#### [What the task asks]
Reproduce word for word the stretch of the forum thread below that begins at "You don't appear" and runs up to and including "Heather (Aug 8, 2014)".

#### [Passage]
# Do you like my work?



## Sean (Aug 6, 2014)

Hi all,
I know few people here know me - in real life, I am a lampworker - I melt glass rods and tubes in a flame to make stuff. I just entered a competition on facebook, and would love your vote if you like my work. There's loads of other lampworkers' work there too, so if you like theirs better, you can vote for that! The comp has just started, so loads more will be added in coming days. My name is Sean, and my piece is the gloriosa superba flower. Thanks for looking! 

LINK


----------



## SlipperFan (Aug 7, 2014)

You don't appear to be a spammer, exactly. But this is a forum about orchids. You are probably in the wrong type of forum here.


----------



## Heather (Aug 8, 2014)

Hi Sean, 

Interesting work. As Dot said, being that you registered here a while ago, we don't think you're a spammer, but it would be nice to see other orchid related participation, or at least an introduction or something in the Greetings forum. Good luck!


----------



## Sean (Aug 8, 2014)

Apologies - I didn't realise this forum was exclusive, and thought I had posted in a general discussion room. In fact the byline to the forum reads "Have a hobby besides orchid growing? Want to show us your critters? Post here", so I thought a) that would be ok, and b) people might be interested. As you say, I registered some time ago, and grow several species of orchid, but compared to most on here, my knowledge and collection are insignificant. Glass is what I am good at.


----------



## gonewild (Aug 8, 2014)

#### [Data rows]
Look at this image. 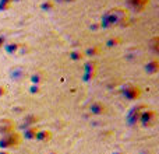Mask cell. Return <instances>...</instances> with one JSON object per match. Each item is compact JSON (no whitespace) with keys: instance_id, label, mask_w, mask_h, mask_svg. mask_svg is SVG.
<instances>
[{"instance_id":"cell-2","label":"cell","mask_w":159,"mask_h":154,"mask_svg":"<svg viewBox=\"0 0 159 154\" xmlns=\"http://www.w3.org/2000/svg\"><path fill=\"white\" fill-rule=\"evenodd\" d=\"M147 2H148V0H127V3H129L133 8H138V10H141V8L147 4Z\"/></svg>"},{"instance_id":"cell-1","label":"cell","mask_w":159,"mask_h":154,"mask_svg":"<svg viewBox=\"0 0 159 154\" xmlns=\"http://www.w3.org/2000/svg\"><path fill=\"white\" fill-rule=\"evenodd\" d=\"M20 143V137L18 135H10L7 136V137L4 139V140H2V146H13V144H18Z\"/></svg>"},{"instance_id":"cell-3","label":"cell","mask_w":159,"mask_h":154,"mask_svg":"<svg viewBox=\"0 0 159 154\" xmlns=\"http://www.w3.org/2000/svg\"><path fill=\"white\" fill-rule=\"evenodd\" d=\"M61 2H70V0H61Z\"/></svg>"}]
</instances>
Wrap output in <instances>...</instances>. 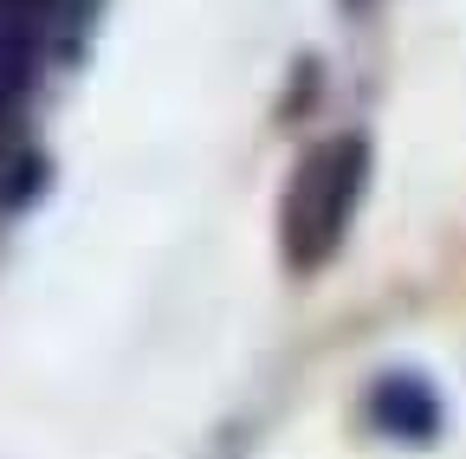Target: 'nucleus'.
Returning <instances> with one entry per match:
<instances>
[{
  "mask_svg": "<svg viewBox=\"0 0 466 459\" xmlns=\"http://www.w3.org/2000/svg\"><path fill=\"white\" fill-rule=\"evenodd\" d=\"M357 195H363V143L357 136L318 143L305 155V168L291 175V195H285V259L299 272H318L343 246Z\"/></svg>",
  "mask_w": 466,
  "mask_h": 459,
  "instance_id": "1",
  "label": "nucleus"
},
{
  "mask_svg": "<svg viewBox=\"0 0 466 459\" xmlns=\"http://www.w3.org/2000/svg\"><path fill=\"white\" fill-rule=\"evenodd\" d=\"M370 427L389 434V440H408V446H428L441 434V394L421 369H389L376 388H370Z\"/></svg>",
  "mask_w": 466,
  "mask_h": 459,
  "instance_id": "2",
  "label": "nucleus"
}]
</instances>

==

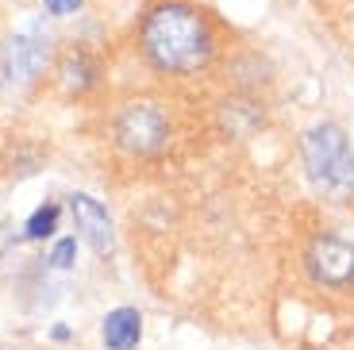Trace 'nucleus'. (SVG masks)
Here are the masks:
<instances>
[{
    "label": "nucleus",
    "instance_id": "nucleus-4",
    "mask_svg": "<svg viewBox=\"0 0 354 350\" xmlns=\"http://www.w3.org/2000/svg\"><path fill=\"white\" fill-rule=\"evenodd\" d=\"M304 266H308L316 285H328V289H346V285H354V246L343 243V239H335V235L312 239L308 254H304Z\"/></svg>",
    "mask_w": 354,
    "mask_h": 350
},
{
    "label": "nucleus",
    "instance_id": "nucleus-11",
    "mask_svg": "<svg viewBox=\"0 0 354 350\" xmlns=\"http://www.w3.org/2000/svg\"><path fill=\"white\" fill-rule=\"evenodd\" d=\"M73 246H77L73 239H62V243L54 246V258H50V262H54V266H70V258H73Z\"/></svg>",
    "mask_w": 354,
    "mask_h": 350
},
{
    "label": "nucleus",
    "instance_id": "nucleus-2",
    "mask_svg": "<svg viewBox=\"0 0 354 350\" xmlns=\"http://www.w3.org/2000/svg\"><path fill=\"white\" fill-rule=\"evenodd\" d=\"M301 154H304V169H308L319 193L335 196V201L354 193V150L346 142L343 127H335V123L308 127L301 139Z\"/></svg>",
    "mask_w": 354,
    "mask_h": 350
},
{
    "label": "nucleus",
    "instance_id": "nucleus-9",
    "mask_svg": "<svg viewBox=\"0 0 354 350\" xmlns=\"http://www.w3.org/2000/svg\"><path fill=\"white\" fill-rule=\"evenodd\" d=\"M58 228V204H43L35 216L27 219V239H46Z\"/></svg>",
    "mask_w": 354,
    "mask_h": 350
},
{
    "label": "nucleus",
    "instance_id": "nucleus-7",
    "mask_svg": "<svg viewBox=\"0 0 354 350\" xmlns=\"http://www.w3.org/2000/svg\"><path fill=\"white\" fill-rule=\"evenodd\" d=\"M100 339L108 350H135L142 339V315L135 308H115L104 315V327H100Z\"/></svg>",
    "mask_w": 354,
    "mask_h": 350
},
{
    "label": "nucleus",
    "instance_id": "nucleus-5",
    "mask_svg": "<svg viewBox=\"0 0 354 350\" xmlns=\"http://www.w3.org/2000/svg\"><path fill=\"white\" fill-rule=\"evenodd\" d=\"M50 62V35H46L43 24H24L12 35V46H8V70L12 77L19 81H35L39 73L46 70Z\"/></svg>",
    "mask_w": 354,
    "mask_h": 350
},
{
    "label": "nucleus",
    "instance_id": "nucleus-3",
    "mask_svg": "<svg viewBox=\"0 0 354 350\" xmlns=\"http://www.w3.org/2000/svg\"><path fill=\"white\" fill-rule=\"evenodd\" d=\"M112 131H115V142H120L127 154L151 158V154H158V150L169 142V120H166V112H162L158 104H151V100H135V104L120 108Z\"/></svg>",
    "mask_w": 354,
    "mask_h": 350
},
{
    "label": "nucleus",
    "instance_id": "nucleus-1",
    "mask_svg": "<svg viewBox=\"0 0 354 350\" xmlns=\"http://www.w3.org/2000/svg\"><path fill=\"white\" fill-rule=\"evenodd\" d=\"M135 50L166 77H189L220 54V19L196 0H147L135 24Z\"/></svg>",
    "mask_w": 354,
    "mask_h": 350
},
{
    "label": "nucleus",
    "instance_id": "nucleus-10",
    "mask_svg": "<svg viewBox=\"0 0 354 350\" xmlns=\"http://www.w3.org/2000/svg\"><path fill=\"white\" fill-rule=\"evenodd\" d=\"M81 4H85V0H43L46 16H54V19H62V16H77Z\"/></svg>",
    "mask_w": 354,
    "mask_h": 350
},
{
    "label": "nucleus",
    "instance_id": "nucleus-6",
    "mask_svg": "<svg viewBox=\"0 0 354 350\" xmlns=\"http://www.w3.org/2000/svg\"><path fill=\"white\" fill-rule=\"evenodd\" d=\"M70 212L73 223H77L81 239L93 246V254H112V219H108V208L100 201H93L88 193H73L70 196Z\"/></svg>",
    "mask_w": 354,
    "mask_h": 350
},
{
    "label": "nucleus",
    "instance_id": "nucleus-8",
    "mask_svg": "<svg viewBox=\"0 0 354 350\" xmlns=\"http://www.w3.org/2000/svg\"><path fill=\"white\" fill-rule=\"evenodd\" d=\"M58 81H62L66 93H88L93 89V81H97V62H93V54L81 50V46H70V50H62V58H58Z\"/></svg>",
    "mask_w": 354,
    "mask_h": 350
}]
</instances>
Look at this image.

---

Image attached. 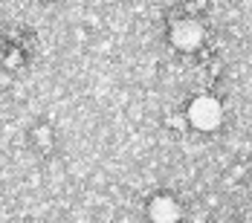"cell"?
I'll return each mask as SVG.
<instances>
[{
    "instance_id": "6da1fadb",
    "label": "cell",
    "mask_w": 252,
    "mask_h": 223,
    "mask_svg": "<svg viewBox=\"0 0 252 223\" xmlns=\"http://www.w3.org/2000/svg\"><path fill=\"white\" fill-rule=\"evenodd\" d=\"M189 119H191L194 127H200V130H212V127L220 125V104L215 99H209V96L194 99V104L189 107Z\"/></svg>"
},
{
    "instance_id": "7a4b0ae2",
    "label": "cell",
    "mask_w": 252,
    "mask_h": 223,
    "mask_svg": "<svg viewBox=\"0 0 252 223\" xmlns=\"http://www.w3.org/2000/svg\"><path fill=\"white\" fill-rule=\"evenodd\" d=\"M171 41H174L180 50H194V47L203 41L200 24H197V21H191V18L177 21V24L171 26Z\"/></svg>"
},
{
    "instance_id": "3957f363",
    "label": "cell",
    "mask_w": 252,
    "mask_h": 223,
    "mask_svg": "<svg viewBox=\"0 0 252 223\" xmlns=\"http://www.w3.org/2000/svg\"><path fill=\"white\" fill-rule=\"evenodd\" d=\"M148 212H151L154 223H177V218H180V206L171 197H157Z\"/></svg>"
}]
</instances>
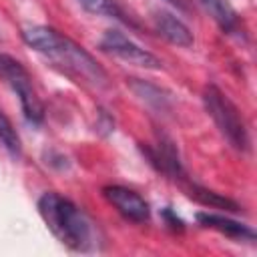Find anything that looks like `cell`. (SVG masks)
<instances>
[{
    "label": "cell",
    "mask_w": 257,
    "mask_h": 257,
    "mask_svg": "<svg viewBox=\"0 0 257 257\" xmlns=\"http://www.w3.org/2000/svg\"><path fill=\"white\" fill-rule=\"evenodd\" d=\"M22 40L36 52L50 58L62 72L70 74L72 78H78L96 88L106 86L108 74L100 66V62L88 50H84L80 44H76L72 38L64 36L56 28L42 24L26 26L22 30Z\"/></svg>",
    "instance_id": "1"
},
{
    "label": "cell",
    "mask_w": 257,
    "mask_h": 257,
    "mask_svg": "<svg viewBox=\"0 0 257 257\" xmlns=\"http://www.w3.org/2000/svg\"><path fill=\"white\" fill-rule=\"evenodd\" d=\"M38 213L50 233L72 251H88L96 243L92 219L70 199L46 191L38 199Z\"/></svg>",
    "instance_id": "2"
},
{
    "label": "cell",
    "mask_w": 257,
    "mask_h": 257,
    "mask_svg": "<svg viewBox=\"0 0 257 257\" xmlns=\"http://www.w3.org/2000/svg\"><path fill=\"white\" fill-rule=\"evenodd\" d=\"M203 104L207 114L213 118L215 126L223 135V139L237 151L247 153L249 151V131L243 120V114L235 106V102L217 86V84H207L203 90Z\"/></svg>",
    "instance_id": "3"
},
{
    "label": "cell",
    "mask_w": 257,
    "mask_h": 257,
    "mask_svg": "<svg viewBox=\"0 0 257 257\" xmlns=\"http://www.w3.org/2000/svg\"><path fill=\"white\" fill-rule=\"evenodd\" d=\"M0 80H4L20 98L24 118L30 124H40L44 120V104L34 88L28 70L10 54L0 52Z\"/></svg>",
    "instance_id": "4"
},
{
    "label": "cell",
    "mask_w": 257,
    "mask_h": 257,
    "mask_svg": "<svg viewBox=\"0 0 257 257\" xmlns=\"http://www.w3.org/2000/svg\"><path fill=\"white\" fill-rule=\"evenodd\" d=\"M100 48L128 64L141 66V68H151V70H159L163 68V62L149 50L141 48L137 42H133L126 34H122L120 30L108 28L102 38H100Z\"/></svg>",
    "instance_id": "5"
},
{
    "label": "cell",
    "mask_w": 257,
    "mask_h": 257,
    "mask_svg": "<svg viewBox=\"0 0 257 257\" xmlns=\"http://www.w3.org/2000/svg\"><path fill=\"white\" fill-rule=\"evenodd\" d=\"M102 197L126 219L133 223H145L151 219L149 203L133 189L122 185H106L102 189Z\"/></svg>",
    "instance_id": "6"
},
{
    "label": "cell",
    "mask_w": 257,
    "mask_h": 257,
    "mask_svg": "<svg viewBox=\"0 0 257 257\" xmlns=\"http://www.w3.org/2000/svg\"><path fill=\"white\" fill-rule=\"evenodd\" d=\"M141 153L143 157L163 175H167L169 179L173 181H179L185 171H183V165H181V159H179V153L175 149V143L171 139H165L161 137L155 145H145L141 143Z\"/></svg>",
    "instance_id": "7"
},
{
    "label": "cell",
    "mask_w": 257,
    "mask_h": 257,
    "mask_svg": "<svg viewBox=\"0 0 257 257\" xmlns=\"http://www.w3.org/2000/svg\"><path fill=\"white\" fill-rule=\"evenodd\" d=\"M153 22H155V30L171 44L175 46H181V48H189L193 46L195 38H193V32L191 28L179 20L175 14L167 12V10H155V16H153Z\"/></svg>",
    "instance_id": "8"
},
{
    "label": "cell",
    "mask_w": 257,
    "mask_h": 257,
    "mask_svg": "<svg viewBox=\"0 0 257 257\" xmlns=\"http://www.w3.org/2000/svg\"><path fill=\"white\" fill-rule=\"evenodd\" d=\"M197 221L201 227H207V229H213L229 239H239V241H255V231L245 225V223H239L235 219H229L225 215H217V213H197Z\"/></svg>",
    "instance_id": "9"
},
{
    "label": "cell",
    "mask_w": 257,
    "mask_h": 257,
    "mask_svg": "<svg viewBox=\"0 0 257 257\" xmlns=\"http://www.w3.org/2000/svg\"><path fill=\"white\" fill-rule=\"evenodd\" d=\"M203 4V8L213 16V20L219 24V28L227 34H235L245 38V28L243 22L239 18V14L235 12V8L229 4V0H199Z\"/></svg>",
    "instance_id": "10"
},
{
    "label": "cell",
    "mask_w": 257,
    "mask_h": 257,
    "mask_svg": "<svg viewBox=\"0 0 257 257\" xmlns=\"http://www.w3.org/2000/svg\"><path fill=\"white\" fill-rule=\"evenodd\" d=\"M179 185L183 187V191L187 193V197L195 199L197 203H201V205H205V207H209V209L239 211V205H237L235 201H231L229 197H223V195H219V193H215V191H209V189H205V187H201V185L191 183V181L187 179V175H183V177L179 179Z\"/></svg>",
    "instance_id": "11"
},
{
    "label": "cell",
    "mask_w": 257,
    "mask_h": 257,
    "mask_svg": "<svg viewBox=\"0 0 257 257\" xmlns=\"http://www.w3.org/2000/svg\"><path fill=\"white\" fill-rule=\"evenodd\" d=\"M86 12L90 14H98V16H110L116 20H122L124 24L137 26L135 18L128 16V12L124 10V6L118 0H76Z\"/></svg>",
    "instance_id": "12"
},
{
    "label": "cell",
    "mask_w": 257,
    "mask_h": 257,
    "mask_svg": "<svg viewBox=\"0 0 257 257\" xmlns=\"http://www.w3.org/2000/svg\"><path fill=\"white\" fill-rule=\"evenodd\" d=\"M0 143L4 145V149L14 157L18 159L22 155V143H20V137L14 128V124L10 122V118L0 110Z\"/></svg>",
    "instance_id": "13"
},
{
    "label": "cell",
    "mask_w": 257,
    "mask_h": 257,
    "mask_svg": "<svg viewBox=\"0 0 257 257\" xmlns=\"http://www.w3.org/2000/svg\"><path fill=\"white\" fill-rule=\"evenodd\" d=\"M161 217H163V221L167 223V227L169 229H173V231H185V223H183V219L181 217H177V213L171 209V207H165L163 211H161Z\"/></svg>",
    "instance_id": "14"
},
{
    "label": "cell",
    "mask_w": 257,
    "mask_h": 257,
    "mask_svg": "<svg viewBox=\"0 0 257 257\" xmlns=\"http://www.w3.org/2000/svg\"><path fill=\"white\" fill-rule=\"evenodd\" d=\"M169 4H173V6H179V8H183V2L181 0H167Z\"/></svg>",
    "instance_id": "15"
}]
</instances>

#### [Reply to the task]
You don't appear to be a spammer, exactly. But this is a forum about orchids. You are probably in the wrong type of forum here.


----------



## Heather (Aug 8, 2014)